(Recorded data)
>> begin
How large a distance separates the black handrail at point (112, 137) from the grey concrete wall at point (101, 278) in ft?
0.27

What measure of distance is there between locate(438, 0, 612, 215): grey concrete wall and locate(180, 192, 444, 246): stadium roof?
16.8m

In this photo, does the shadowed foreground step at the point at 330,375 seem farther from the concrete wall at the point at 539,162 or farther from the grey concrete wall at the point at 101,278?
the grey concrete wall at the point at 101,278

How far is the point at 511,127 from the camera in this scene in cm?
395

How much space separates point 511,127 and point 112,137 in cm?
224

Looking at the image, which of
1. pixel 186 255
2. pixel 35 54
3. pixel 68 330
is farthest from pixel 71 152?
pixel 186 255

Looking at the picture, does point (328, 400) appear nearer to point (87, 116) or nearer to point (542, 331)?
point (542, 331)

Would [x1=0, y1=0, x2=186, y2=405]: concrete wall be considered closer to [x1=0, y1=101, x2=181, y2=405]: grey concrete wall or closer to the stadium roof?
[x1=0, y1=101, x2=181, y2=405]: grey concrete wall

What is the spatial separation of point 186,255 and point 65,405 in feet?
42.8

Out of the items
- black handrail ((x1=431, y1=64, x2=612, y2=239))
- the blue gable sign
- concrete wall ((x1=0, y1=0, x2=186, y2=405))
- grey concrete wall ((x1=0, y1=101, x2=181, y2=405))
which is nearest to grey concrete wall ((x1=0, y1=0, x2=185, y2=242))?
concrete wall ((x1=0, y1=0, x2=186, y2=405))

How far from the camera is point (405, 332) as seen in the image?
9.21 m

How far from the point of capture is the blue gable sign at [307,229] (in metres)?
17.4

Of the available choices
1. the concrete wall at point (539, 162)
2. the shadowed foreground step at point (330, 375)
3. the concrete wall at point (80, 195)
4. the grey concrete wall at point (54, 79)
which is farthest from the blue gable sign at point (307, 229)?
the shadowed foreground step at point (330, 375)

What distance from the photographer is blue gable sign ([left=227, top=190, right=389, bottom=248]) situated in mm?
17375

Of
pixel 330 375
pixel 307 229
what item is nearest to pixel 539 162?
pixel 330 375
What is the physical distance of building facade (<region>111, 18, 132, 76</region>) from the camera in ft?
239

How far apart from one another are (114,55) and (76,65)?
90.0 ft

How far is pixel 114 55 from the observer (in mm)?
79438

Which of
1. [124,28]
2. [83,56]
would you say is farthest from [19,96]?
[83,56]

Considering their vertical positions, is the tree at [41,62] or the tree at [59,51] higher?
>> end
Arrange the lines of the entries from the line containing "Of the available choices" through the end of the entries as a numbered list, leaving out blank lines.

◆ Solution for this problem:
1. Of the available choices
2. 1. the concrete wall at point (539, 162)
3. 2. the shadowed foreground step at point (330, 375)
4. 3. the concrete wall at point (80, 195)
5. 4. the grey concrete wall at point (54, 79)
6. which is farthest from the blue gable sign at point (307, 229)?
7. the shadowed foreground step at point (330, 375)
8. What distance from the photographer is blue gable sign ([left=227, top=190, right=389, bottom=248]) situated in mm?
9. 17375
10. Of
11. pixel 330 375
12. pixel 307 229
13. what item is nearest to pixel 539 162?
14. pixel 330 375
15. What is the physical distance of building facade (<region>111, 18, 132, 76</region>) from the camera in ft?
16. 239
17. How far apart from one another are (114,55) and (76,65)?
18. 90.0 ft
19. How far is pixel 114 55 from the observer (in mm)?
20. 79438
21. Which of
22. 1. [124,28]
23. 2. [83,56]
24. would you say is farthest from [19,96]?
25. [83,56]
26. Considering their vertical positions, is the tree at [41,62] or the tree at [59,51] higher?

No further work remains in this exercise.